◆ Task directions ◆
Resume the passage below on private markets in the PruFund portfolio, continuing it from its final sentence.

◆ Page text ◆
+ + +
Equally important is how private market exposures are integrated within the broader portfolio. They should complement public assets, adding diversification where it is most needed, rather than acting as a simple substitute.
In April 2026, Sarah Breeden – Deputy Governor for Financial Stability at the Bank of England – named private markets as one of three systemic vulnerabilities confronting the UK financial system. She pointed to the sector’s rapid growth (global AUM has risen roughly six-fold since 2008, to around $18 trillion) and warned that it has yet to be tested at that scale by a broad-based macroeconomic shock in a higher-rate environment.
Her specific concerns are worth understanding clearly. She highlighted limited transparency and valuations that may lag reality; weakened underwriting standards; leverage that operates at multiple layers – borrower, fund and sponsor – making it difficult to measure in aggregate; and complex interconnections with banks, insurers and reinsurers that make losses hard to trace when stress emerges.
These are legitimate concerns. They reinforce the importance of disciplined implementation and the need to avoid opacity, poor underwriting and undifferentiated exposure. A well-resourced investor with genuine depth of research capability, long-established manager relationships and rigorous selectivity can heed Breeden’s warning.
Our approach is built around the qualities she implicitly calls for: transparency at the asset level, conservative use of leverage, close attention to valuation discipline, and a granular understanding of how each private allocation connects to the broader portfolio. The concerns raised at the systemic level reinforce rather than undermine our conviction – they are a reminder of why quality of implementation matters so much, and why our scale and experience offers a genuine advantage.
For PruFund, the core investment objective remains unchanged: to deliver smoothed, long-term growth through deeply diversified portfolios. What is evolving is the way diversification is achieved. In an environment where inflation risk is more pronounced and traditional correlations are less reliable, a broader and more flexible portfolio construction approach is required. Private markets continue to play an important role within this framework, providing exposure across private credit, private equity, real estate and infrastructure.
+ + +
◆ Provided information ◆
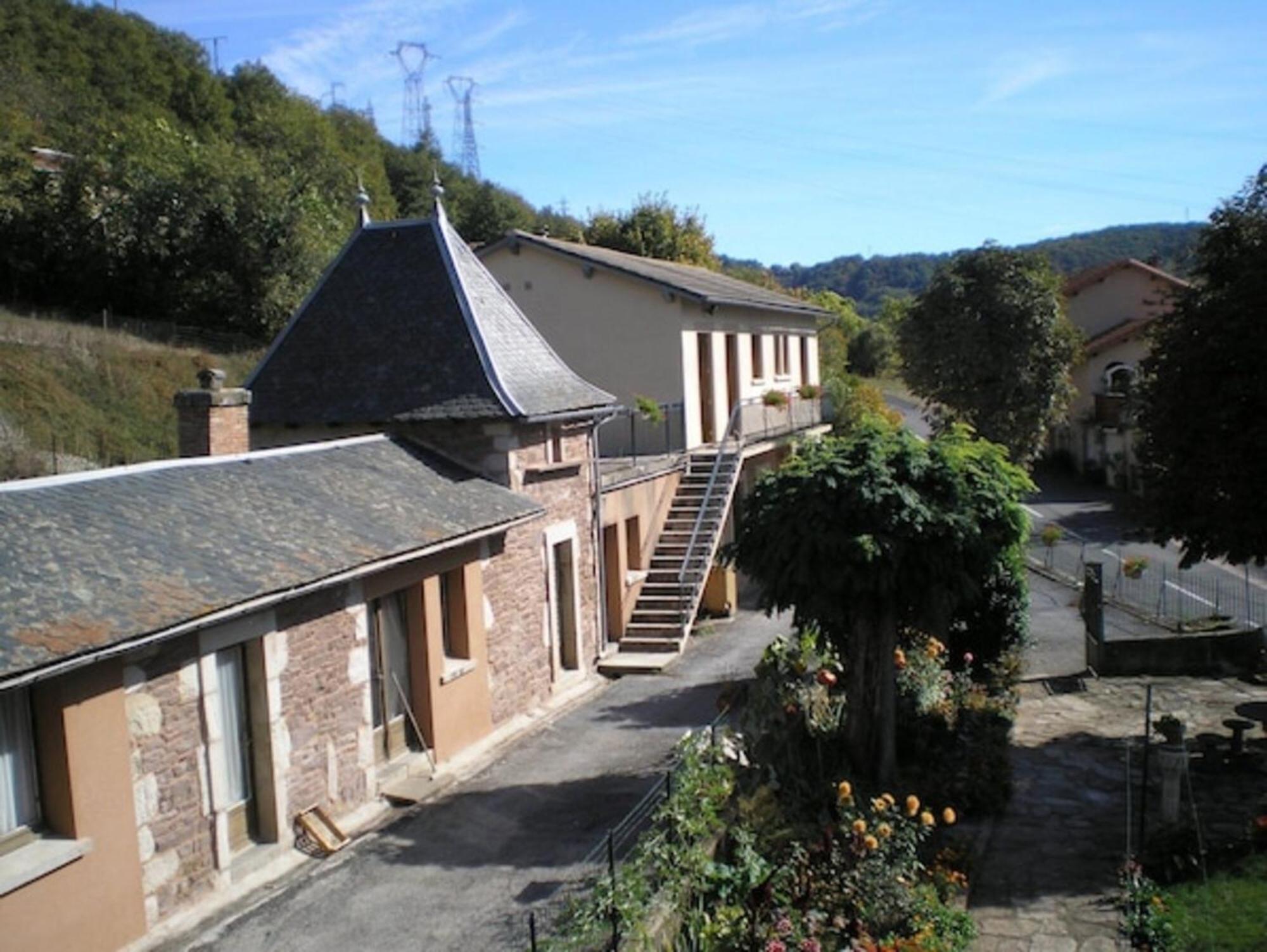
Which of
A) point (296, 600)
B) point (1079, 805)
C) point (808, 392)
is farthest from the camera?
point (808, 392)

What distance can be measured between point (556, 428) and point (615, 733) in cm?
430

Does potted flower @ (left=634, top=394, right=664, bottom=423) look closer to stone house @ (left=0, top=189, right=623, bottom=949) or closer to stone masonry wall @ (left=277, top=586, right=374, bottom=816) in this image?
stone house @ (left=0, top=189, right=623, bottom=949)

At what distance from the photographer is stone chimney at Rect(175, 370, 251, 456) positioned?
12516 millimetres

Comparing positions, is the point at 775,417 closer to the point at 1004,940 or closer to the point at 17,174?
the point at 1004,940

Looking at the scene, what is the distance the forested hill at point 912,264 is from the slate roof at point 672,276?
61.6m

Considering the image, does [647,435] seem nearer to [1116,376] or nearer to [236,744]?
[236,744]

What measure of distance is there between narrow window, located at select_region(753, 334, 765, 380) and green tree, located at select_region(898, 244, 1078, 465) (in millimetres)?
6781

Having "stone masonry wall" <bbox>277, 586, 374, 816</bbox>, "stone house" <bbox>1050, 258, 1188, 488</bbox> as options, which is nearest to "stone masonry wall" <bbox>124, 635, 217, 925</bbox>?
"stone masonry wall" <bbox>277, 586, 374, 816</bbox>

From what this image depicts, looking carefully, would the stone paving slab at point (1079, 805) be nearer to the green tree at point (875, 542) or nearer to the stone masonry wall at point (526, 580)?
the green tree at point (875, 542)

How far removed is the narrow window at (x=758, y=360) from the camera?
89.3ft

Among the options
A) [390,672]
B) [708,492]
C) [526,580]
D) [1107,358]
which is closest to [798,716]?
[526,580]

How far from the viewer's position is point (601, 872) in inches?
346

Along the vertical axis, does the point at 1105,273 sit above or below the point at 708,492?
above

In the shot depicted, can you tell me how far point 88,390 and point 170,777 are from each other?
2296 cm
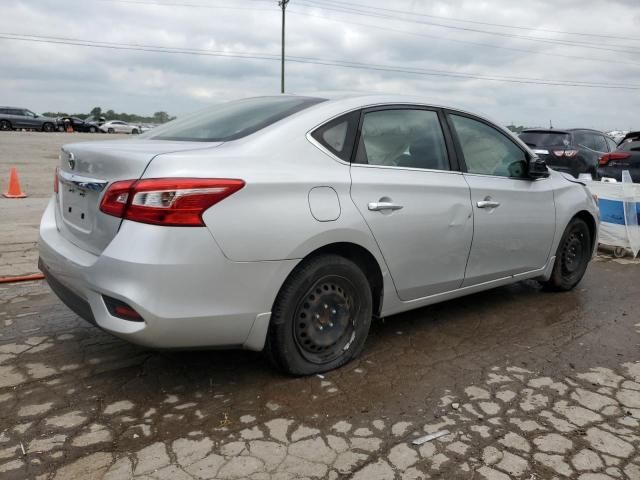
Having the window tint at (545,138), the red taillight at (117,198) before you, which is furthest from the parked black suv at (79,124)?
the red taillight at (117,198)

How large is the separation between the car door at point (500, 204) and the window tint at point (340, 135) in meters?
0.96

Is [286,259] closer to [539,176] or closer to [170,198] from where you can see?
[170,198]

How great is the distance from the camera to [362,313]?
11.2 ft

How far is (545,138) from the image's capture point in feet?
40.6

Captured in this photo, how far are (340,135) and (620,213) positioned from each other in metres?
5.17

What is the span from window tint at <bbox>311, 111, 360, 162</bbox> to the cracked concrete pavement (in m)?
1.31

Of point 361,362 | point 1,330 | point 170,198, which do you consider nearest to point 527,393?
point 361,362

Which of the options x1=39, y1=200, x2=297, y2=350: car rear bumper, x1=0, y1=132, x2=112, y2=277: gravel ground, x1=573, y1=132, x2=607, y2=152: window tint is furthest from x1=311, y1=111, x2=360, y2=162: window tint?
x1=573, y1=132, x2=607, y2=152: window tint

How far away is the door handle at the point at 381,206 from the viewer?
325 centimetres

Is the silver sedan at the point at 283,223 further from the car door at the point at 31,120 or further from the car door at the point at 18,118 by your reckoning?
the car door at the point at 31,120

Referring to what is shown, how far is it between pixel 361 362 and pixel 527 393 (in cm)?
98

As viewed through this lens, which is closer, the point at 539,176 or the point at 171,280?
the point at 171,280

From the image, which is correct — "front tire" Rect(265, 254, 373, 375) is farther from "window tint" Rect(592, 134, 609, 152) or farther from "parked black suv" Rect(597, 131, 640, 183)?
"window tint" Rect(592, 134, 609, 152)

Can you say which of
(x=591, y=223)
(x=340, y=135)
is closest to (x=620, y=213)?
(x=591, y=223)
+ + +
◆ Exercise output ◆
By maintaining diversification not only across asset classes but within them – and by leveraging the scale and expertise of the wider investment platform – the portfolio is positioned to navigate a wider range of potential outcomes.
The implications are clear. In a more inflation-aware world, diversification cannot rely solely on the interaction between equities and bonds. Instead, it must be built across a wider set of return drivers – incorporating assets that respond differently to inflation, growth and policy dynamics.
In our view, inflation is likely to remain a more prominent and persistent risk. This raises important questions about the roles different asset classes play within portfolios. Although private markets have undergone adjustment in recent years, much of the compression in excess returns has been driven by the shift in the interest rate regime. If this dynamic stabilises, as we expect, their inflation-mitigating characteristics should become more evident. As such, private markets remain a key component of our asset allocation – and one in which we have high conviction.
Private markets are by no means a panacea. But used selectively and in the right context, they can play a meaningful role in strengthening portfolio resilience as the investment landscape continues to evolve.
This content has been prepared by the Life Investment Office (LIO) for information purposes only and does not contain or constitute investment advice.